At the time of construction of the Rideau Canal a small settlement had been established around a mill operated by Abel Russell Ward, who had bought Smyth's land. Colonel By ordered the removal of Ward's mill to make way for the canal. He settled with Ward for £1,500, one of the largest claims made by mill owners on the canal.

The disruption of industry caused by the building of the canal was only temporary, and Smiths Falls grew rapidly following construction. An article in Smith's Gazetteer in 1846 described the town as a "flourishing little village pleasantly situated on the Rideau River and on the Canal, 14 mi from Perth. It contains about 700 inhabitants. There are fifty dwellings, two grist mills (one with four run of stones), two sawmills, one carding and fulling mill, seven stores, six groceries, one axe factory, six blacksmiths, two wheelwrights, one cabinet maker, one chair-maker, three carpenters, one gunsmith, eleven shoemakers, seven tailors, one tinsmith and two taverns."

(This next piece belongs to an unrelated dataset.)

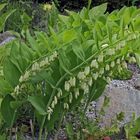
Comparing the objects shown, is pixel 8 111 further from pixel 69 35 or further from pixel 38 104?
pixel 69 35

A 36 ft drop in less than 1/4 mi posed an obstacle to navigation at Smiths Falls. A natural depression to the south of the river was used to create a flight of three locks, known as Combined Lockstation today. The natural course of the river was dammed to create a basin upstream of the locks. At the upper end of the basin a fourth (detached) lock was constructed.

1 mi below the Combined Lockstation is a flight of two locks called the Old Slys Lockstation. This station is named for the original settler at this location, William Sly. A dam and waste weir control water levels upstream of the locks.

Defensible lockmasters' houses were built at all three stations in Smiths Falls. The house at Old Slys was built in 1838 and the houses at Combined and Detached around 1842. Only the house at Combined has a second storey, which was added late in the 19th century. The defensible lockmaster's house at Detached Lockstation was torn down in 1894.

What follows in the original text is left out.